The domestic violence addendum was administered to all arrestees from Sacramento, California, who had completed the Arrestee Drug Abuse Monitoring (ADAM) interview, provided a urine specimen, and were willing to answer additional questions concerning domestic violence. Please see ICPSR studies, ARRESTEE DRUG ABUSE MONITORING (ADAM) PROGRAM IN THE UNITED SATES, 1998 [ICPSR 2826], 1999 [ICPSR 2994], 2000 [ICPSR 3270], 2001 [ICPSR 3688], 2002 [ICPSR 3815], and 2003 [ICPSR 4020] for the sampling frame used to collect the ADAM data.
All persons arrested and booked on local and state charges (i.e., not federal and out-of-county charges) in Sacramento, California, during the third and fourth quarters of 1999.
The data were obtained from on-site questionnaires.
administrative records data, survey data, and clinical data
Part 1 (Third Quarter Data) and Part 2 (Fourth Quarter Data) both include demographic variables taken from the Arrestee Drug Abuse Monitoring (ADAM) data collection. Variables include respondent's age, gender, race, residency, education, employment, and marital status. Other variables include the three most serious arrest charges, heavy alcohol use, use of marijuana, crack/rock cocaine, powder cocaine, heroin, methamphetamine, and other drugs (ever, previous 30 days, and previous 12 months), age of first use of the above six drugs and heavy alcohol use, and drug dependency in the previous 12 months. Variables from the domestic violence addendum include questions about the types and instances (ever and previous 12 months) of intimate partner physical abuse (e.g., scratching, pushing, throwing, biting, choking, punching, burning, hair-pulling, and threatening with a weapon) and sexual abuse. Respondents were asked if they sustained or caused any injuries such as a black eye, bruises, chipped or knocked out teeth, sprains, broken bones, or cuts.

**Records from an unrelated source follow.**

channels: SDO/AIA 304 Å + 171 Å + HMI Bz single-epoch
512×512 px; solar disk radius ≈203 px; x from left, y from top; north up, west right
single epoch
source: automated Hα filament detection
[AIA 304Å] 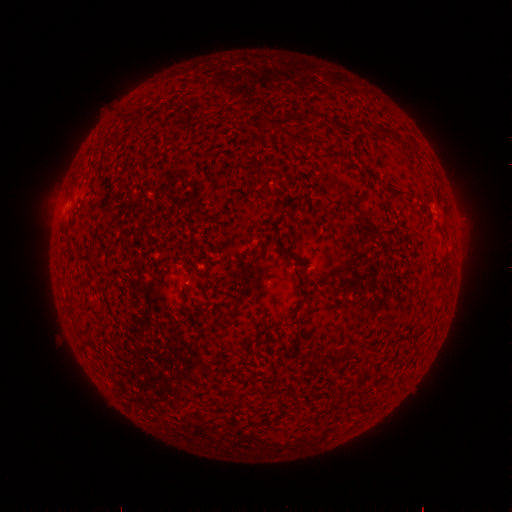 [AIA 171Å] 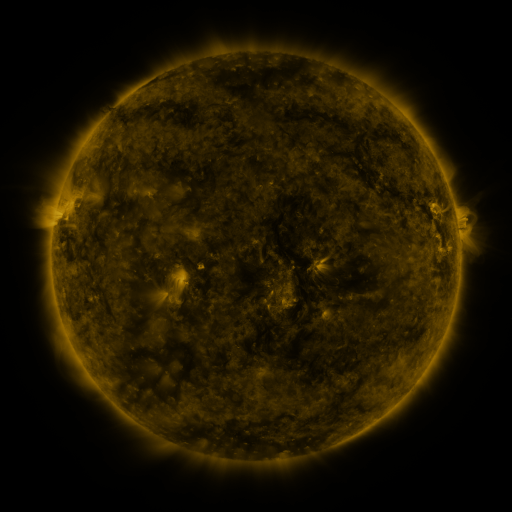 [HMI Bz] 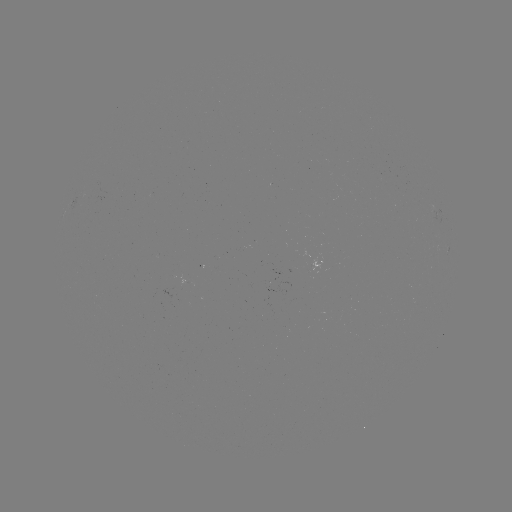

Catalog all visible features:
filament: (281, 128, 296, 141)
filament: (304, 139, 314, 149)
filament: (363, 170, 376, 181)
filament: (385, 187, 409, 199)
filament: (425, 197, 435, 209)
filament: (352, 351, 359, 362)
filament: (325, 353, 347, 363)
filament: (296, 366, 307, 375)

There were 409 cases eligible for inclusion in the Arrestee Drug Abuse Monitoring (ADAM) study in the third quarter (Part 1). Fifty-seven percent of these 409 cases (n = 232) agreed to do an ADAM interview. Domestic violence addendum interviews were attempted with 197 of the 232 ADAM participants. Domestic violence interviews were completed by 87 percent (n = 171) of these 197 cases. In the fourth quarter (Part 2), 520 cases were eligible for inclusion in the ADAM study. Thirty-five percent of these cases (n = 180) agreed to do an ADAM interview. Domestic violence interviews were completed by 90 percent (n = 162) of these 180 cases in which an ADAM interview was completed.
Revised Conflict Tactics Scale (Straus and Gelles, 1986).